Onto the grounds of the vast estate they went, the Bear padding along a road of white stone wending within a gallery of oaks, their limbs arching overhead and intertwining to form a green leafy canopy above. As down this way they went, to the left and right through the spaces between the boles of the oaks Camille caught glimpses of the estate, with its gardens galore and white stone paths and long stretches of green sward. “Oh, Bear, how large this holding. Why, Papa’s entire farm could fit in one small corner yon.” On they went and across a stone bridge, with a wide lucid stream meandering under and flowing between high mossy banks; and black swans swam in the water, their long necks proudly arched. And still the road gracefully curved, the oaks standing honor guard, yet of a sudden the Bear emerged from the canopy and into the open beyond, and Camille’s heart leapt upward again, for straight ahead across a broad mead stood the great chateau.

“Oh, Bear, I am wholly apprehensive,” quavered Camille, burying her hands into fur and gripping tightly. “Remain my protector, please.”

“ Whuff, ” replied the Bear quietly, and pressed on ahead.

As they went on toward the manor, Camille now saw just how vast a place it truly was. Left and right the building stretched away, and loomed upward as well. Pale grey it was, and made of granite, with a huge, deep portico upheld by fluted columns, the pillars granite, too. Here and there along the front, from second-storey rooms and above, leaded-glass doorways opened onto white-marble balconies, while all across and abounding, leaded-glass windows in white wooden sashes stood in white wooden frames.

Great Mithras, there must be two hundred rooms or more. Much to dust and sweep and clean, endless windows to wash, chambers to air, linens to-Oh, my, but I do hope that I don’t have to Just then Camille heaved a quiet sigh of relief, for she could see that within the great portico the doors to the house stood wide, and flanking and extending outward from the portal stood servants arrayed in two long rows. Steadily trod the Bear, to come up the two steps and onto the wide porch. And servants silently bowed or curtseyed deeply as the Bear trod between, yet Camille knew not how to respond, and so she rode into the manse on the back of the Bear without saying a word.

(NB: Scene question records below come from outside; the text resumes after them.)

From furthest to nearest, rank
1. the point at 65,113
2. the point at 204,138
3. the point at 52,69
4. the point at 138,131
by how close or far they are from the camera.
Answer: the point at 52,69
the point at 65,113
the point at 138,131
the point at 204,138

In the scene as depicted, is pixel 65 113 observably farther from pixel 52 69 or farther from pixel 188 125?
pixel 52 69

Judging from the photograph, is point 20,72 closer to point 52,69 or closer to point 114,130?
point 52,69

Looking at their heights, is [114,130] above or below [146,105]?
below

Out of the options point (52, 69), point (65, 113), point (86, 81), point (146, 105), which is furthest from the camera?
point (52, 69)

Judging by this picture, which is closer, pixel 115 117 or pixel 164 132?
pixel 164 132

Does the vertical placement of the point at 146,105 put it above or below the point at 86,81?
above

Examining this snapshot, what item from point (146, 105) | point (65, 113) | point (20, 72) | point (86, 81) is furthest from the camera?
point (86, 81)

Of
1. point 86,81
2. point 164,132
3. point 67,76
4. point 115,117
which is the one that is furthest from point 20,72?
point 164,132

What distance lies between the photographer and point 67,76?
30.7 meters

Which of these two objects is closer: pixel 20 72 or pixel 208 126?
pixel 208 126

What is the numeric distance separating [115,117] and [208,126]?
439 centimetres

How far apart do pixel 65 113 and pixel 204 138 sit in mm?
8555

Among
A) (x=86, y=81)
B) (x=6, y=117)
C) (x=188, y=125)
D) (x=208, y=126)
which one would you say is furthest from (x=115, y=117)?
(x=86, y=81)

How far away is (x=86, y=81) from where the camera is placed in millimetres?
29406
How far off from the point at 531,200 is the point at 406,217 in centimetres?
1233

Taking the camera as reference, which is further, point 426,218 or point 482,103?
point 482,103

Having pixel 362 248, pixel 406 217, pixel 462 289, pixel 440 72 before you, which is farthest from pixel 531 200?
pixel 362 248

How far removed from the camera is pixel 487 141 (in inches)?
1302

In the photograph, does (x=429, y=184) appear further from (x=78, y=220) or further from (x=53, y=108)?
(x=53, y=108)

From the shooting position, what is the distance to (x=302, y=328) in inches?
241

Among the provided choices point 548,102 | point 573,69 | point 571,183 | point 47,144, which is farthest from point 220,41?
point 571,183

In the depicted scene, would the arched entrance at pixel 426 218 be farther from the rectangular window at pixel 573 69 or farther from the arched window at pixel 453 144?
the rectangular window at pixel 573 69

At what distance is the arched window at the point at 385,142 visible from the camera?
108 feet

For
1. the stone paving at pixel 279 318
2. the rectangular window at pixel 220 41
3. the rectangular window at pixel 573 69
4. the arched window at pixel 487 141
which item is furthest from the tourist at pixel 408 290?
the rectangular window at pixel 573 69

Past the open, brass-studded, thick doors of oak and down a short corridor she rode, to pass beyond another set of open doors and across a broad landing, then down two steps into a vast front hall: its floor was of white marble, with an inlaid depiction of a great oak centered therein-the leaves of malachite, the bole and limbs a subtle mix of grey and red granite. A full four storeys above, the white plaster ceiling held a leaded-glass skylight depicting the same oak-a reflection of the one below. Two massive staircases-one left, one right-swept from a common landing outward and up, curving to a high balcony all ’round, and higher up still were individual balconies jutting out of the three facing walls, with recessed doors leading into chambers beyond. There were doors and archways ranged to left, right, and fore, both at the great hall floor level and the balcony level above; through the archways, Camille could see corridors leading away. Sconces for candles and lanterns were arrayed along on the walls around, but sunlight pouring in through high, front windows and the leaded-glass skylight above lighted the chamber brightly.